What you need to know about the coronavirus right now

(Reuters) – Here’s what you need to know about the coronavirus right now:

Asymptomatic but not infectious

After testing 9.9 million of 11 million people in a vast testing campaign that began on May 14, the Chinese city of Wuhan, where the coronavirus outbreak began, has found no new cases of people suffering from the disease and 300 asymptomatic carriers of the virus.

China does not count people who are infected with the virus but do not show symptoms of the disease as confirmed cases.

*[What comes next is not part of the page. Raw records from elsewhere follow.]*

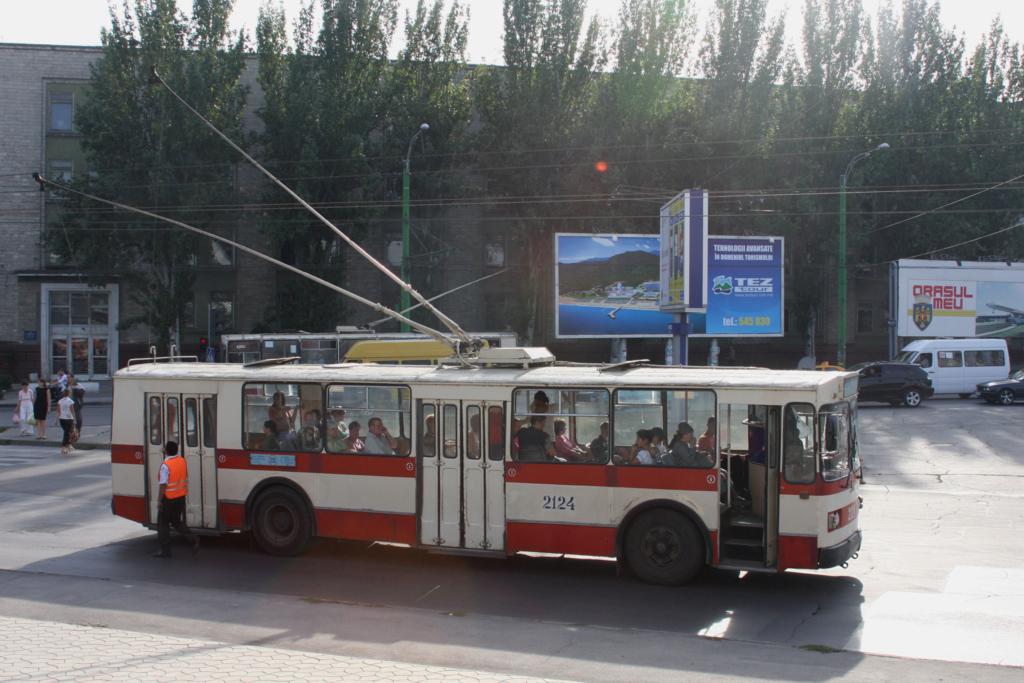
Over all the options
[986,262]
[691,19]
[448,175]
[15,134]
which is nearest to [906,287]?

Officials told reporters that the asymptomatic carriers had been found not to be infectious; masks, toothbrushes, phones, door handles and elevator buttons that they touched had no traces of the virus.

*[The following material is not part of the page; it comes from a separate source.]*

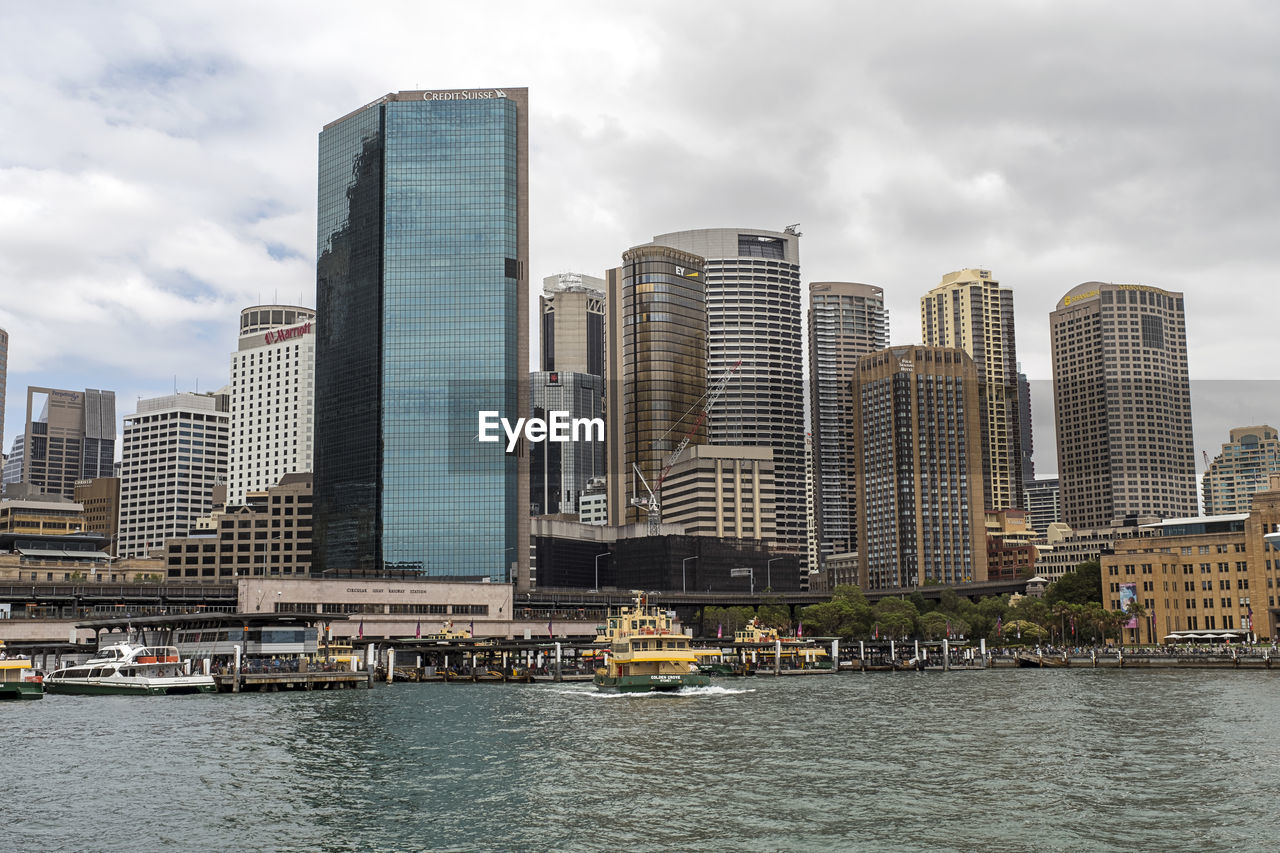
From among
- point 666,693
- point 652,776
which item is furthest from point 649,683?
point 652,776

Lapses in U.S. election dry run

Confusion, missing mail-in ballots and long lines at some polling centres marred primary elections on Tuesday in eight U.S. states and the District of Columbia, the biggest test yet of voting during the coronavirus outbreak.

Serving as a dry run for the Nov. 3 general election, the exercise offered a glimpse of the challenges ahead on a national scale if that vote is conducted under a lingering threat from COVID-19.

Faster bounce-back seen for Asian retailers

While no major fashion firms have been spared, Japan’s Fast Retailing, owner of the Uniqlo brand reputed for its long shelf-life and value-for-money items, looks well-placed to cope with the coronavirus crisis better than rivals.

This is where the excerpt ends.